>> Begin

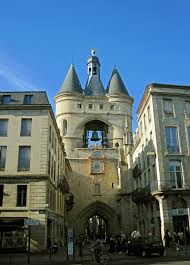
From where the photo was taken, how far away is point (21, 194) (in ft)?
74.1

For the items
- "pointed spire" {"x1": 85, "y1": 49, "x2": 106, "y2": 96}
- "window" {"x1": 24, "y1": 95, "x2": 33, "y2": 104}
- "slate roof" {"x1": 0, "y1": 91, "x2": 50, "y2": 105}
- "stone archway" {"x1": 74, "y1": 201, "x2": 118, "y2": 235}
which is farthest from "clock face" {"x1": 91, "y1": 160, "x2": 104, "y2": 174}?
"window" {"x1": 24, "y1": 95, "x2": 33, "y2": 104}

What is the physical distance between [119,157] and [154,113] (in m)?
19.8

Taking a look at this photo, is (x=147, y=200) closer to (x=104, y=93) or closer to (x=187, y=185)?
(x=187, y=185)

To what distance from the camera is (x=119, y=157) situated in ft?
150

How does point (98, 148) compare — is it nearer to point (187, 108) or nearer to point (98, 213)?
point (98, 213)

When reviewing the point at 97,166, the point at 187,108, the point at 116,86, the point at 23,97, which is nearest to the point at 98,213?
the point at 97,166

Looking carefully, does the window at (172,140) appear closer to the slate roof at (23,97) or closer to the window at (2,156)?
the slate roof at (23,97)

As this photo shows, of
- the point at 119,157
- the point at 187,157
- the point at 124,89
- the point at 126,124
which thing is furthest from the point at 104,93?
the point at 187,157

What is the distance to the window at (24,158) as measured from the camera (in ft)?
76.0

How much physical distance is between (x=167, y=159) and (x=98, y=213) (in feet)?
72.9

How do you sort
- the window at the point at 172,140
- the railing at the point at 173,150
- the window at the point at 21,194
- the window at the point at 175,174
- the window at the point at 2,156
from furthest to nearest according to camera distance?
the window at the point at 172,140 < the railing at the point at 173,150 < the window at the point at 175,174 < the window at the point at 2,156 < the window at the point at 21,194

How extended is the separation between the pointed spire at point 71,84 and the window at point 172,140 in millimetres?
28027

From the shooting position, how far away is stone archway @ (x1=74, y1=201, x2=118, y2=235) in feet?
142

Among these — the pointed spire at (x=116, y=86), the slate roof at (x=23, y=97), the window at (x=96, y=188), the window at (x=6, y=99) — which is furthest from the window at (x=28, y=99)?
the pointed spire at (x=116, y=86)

>> End

EXERCISE TASK => Reproduce all of the items above verbatim, keeping every line unchanged. Omit the pictures from your output.

SOLUTION TO THIS PROBLEM =>
From where the photo was taken, how far away is point (21, 194) (in ft)?
74.1

For the items
- "pointed spire" {"x1": 85, "y1": 49, "x2": 106, "y2": 96}
- "window" {"x1": 24, "y1": 95, "x2": 33, "y2": 104}
- "slate roof" {"x1": 0, "y1": 91, "x2": 50, "y2": 105}
- "stone archway" {"x1": 74, "y1": 201, "x2": 118, "y2": 235}
which is farthest from "clock face" {"x1": 91, "y1": 160, "x2": 104, "y2": 174}?
"window" {"x1": 24, "y1": 95, "x2": 33, "y2": 104}

What is the physical distance between [119,157] and [154,113] (in m)?
19.8

Taking a look at this photo, is (x=147, y=200) closer to (x=104, y=93) or closer to (x=187, y=185)?
(x=187, y=185)

To what distance from the camera is (x=119, y=157) situated in ft?
150

How does point (98, 148) compare — is it nearer to point (187, 108) or nearer to point (98, 213)?
point (98, 213)

When reviewing the point at 97,166, the point at 187,108, the point at 116,86, the point at 23,97, which is nearest to the point at 98,213?
the point at 97,166

Looking carefully, does the window at (172,140) appear closer to the slate roof at (23,97) or closer to the window at (2,156)?
the slate roof at (23,97)

As this photo shows, of
- the point at 119,157
- the point at 187,157
- the point at 124,89
- the point at 126,124
which thing is furthest from the point at 104,93?
the point at 187,157

What is the distance to the window at (24,158) as measured from the camera (in ft)?
76.0

How much physical distance is between (x=167, y=159) and (x=98, y=213) (in feet)?
72.9

How do you sort
- the window at the point at 172,140
- the railing at the point at 173,150
- the window at the point at 21,194
- the window at the point at 175,174
- the window at the point at 2,156
from furthest to nearest according to camera distance?
the window at the point at 172,140 < the railing at the point at 173,150 < the window at the point at 175,174 < the window at the point at 2,156 < the window at the point at 21,194

How extended is the separation between the pointed spire at point 71,84 and the window at point 172,140 in millimetres?
28027

From the shooting position, how far away is stone archway @ (x1=74, y1=201, x2=118, y2=235) in feet?
142

Among these — the pointed spire at (x=116, y=86), the slate roof at (x=23, y=97), the window at (x=96, y=188), the window at (x=6, y=99) — which is furthest from the window at (x=28, y=99)?
the pointed spire at (x=116, y=86)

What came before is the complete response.